Just like the end of Katy Perry’s marriage to Russell Brand, it began with a text. “Help,” a friend wrote to a chain I’m in. “Katy Perry left trash in a park.” Above that was a link to a page on Perry’s website that informed me that there was a disco ball chained to a bench somewhere in McCarren Park, a large patch of green grass and tan bulldogs on the north side of Brooklyn’s Williamsburg neighborhood.
“I wanna gooooo,” I responded. So I did.
Journeying to the park required me to get off the subway at one of Brooklyn’s most insufferable train stations, where I was forced to spill into an area many people believe to be the epicenter of hipster culture. Though that may have been true in the past, it is now a place where Starbucks and Dunkin’ Donuts locations share street corners, and $16 cocktails are served in the roof bars of high rise hotels that overlook the construction sites of even higher ones. What I’m saying is, gentrification has caused Williamsburg to become the exact opposite of its long-time reputation—a place that has just enough residual caché to give the illusion of being hip (maybe even alt), despite the fact that it’s become a neighborhood desperate for broad appeal. A place for the masses, not for the messes. Or, you know, anyone who can afford the sky-high rents. This makes it the perfect place for Perry to chain one of her disco balls. All I had to do was find it.
The southwest entrance to McCarren Park is across the street from a charming dump called Turkey’s Nest, one of the few remaining dive bars in the neighborhood known for its unparalleled stickiness and enormous margaritas—they’re sold for cheap and thoughtfully served in styrofoam cups that bartenders all but expect you to exit the building with. Not exactly the place you’d find a disco ball, but oh well. I walked into the park and began my hunt for Perry’s sparkly promo.
For reasons better left explained by a therapist, I took a right at the fork and decided to hunt in a counter-clockwise direction. The lap would take only a few minutes and I was in no rush to get to work (this detour was approved by my editors in advance), but a desire to pay tribute to the ball before all the Brooklyn area Katycats inspired me to increase my speed. While circling the park’s west block, however, I saw only twenty-somethings jogging in fancy athleisure and thirty-somethings pushing strollers while wearing earbuds I assumed were blasting “Reply All.” No balls, just the normal bullshit.
So I crossed the street and entered the park’s east side, where a soccer field is bordered by a running track that’s surrounded by a walking path that leads to a park bench on which I found a regulation-sized disco ball chained with a Master Lock to its front-right leg. I’ll be damned, I thought. I made it.

What is expected >>
Pick up the account of hunting for Katy Perry's disco ball in McCarren Park right after its last sentence and keep writing it.

Source information >>
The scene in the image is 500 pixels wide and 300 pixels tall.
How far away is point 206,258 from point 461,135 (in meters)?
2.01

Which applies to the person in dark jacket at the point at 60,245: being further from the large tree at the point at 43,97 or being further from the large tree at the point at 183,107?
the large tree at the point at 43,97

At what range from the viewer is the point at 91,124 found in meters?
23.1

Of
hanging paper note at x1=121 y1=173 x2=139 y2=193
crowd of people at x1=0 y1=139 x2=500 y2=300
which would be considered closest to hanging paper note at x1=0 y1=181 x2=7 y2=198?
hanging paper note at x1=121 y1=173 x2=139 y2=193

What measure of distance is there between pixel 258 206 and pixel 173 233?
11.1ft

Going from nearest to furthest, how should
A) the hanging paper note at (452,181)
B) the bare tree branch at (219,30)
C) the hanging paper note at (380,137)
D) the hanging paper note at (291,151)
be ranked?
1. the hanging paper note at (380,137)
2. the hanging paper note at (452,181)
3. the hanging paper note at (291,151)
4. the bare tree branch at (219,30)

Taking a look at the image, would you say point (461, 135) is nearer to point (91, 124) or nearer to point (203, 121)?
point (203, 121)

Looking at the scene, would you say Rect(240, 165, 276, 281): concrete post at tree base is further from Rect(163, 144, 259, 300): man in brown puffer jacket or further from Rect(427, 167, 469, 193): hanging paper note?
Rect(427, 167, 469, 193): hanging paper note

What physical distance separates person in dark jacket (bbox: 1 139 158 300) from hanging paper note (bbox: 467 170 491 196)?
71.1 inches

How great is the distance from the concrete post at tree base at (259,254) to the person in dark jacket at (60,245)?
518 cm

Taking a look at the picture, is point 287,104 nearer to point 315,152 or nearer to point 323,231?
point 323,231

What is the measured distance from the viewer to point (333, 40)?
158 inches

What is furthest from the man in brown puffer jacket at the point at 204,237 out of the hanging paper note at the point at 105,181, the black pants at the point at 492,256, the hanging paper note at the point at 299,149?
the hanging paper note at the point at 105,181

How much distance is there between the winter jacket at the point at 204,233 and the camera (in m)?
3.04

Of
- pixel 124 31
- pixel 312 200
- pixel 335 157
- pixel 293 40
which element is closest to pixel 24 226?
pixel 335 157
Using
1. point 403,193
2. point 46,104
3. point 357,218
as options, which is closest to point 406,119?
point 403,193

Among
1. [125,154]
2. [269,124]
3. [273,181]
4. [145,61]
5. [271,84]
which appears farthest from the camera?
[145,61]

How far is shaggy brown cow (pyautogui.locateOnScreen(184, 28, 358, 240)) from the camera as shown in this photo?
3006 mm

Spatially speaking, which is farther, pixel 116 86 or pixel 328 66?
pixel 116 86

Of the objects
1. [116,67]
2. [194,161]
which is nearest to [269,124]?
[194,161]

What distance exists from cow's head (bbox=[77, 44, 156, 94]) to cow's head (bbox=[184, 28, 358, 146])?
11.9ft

Written response >>
As I approached, two young women were taking photographs of the ball while holding a sign. The crowd I’d expected to find wasn’t actually a crowd until I, Katycat number three, arrived. “Finally,” I said with a sigh upon arriving. “I found it.” The two laughed politely and immediately sat down on the bench.
“The song is really great. You should listen.” The more talkative Katycat (let’s call her Katycat A) pointed at a small hole in the ball that I assumed was a teeny omnidirectional speaker—like the ones in museums that narrowly focus sound waves (or something) so they can only be heard when directly beneath them. I put my ear to the hole and heard nothing. “No,” Katycat A said as my left ear was pressed against the cold symbol of Perry’s newest era. “Plug your headphones in.”
So I, a true moron, added a third link to a chain that began with a New York City park bench, extended to Katy Perry’s ridiculous disco ball, and then, finally, my own stupid head. The song I heard was fun—a bop, some might say. After listening to a handful of lyrics being repeated over and over again (I honestly don’t remember any of it now), I realized that it wasn’t a full song, but rather a snippet. The chorus, I assumed, repeated over and over so listeners could be efficiently satiated by a revealing sliver of Katy’s new era.
“That was good,” I said to Katycats A and B after removing the headphone jack.
“Want me to take your picture with it?” Katycat A asked.
“Really? Sure,” I said. So I handed the friendly woman my phone, squatted down next to the mirrored piece of social-driven promo, and allowed myself to be photographed beside it by a complete stranger.
“Wanna check? I can take it again.”
“I’m sure it’s fine.”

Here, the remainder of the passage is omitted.